▶ [TASK PROMPT]
Transcribe exactly the line that contains "20150123: SLO, Ice" and every line after it to the end of the entries, and nothing more.

________

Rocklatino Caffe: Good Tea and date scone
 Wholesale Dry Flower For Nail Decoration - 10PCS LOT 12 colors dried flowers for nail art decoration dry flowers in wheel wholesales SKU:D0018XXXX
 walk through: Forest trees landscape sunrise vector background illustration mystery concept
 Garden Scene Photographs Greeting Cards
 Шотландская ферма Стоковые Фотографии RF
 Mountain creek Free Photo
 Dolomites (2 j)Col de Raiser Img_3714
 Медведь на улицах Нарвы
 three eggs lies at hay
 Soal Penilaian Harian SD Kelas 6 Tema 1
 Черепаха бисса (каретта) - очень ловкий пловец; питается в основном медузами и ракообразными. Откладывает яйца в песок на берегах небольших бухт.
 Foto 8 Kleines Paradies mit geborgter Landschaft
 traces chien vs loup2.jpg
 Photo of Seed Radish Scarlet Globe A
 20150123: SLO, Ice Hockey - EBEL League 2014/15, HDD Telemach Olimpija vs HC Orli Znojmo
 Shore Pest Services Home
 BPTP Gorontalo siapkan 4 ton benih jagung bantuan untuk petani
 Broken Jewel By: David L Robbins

________

▶ [ANSWER SECTION]
 20150123: SLO, Ice Hockey - EBEL League 2014/15, HDD Telemach Olimpija vs HC Orli Znojmo
 Shore Pest Services Home
 BPTP Gorontalo siapkan 4 ton benih jagung bantuan untuk petani
 Broken Jewel By: David L Robbins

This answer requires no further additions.